You have now installed the storage stack. You are now ready to configure the ARN.

Step 2: Configure the storage stack's ARN

You must configure the storage stack's Amazon Resource Name (ARN) in the File Storage Security console. The ARN ties the storage stack to its designated scanner stack.

  1. In AWS, go to CloudFormation > your storage stack, if you're not there already.
  2. In the main pane, select the Outputs tab.

    screen shot

  3. Copy and paste the StorageStackManagementRoleARN value into the File Storage Security console.

    If the dialog box is not visible, select Add Storage again to see it.

    screen shot

  4. Select Submit.

    screen shot

You have now specified the storage stack's ARN. The scanner stack is now aware of the storage stack. You are now ready to test the storage stack installation.

Step 3: (Optional) Update KMS key policy if enabling scanner queue encryption

You only need this step if you deploy the storage stack in a different AWS account from the scanner stack. And you also want to enable server-side encryption for SQS queues.

You must update the key policy of the KMS key using for scanner queue encryption in AWS console.

  1. In AWS, go to CloudFormation > your storage stack, if you're not there already.
  2. In the main pane, select the Outputs tab.

    screen shot

  3. Copy the BucketListenerRoleARN value. You will need it when updating the key policy.

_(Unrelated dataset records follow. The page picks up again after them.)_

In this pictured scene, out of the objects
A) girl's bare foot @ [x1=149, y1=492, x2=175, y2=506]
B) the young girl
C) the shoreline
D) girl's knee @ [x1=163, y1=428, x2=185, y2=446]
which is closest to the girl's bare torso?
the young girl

  4. Go to Key Management Service > your key in Customer managed key, if you're not there already. You might need to switch to a different AWS account if you deployed your scanner stack in a different account.
  5. Edit Key policy and insert a new Statement object in it.

    json { "Sid": "Grant bucketListener permission", "Effect": "Allow", "Principal": { "AWS": <BucketListenerRoleARN> }, "Action": [ "kms:Decrypt", "kms:GenerateDataKey" ], "Resource": "*" }

  6. Select Save changes.

Step 4: Test the storage stack installation

To test the storage stack installation, you'll need to generate a malware detection by adding the eicar file to the S3 bucket to scan. For details, see Generate your first detection.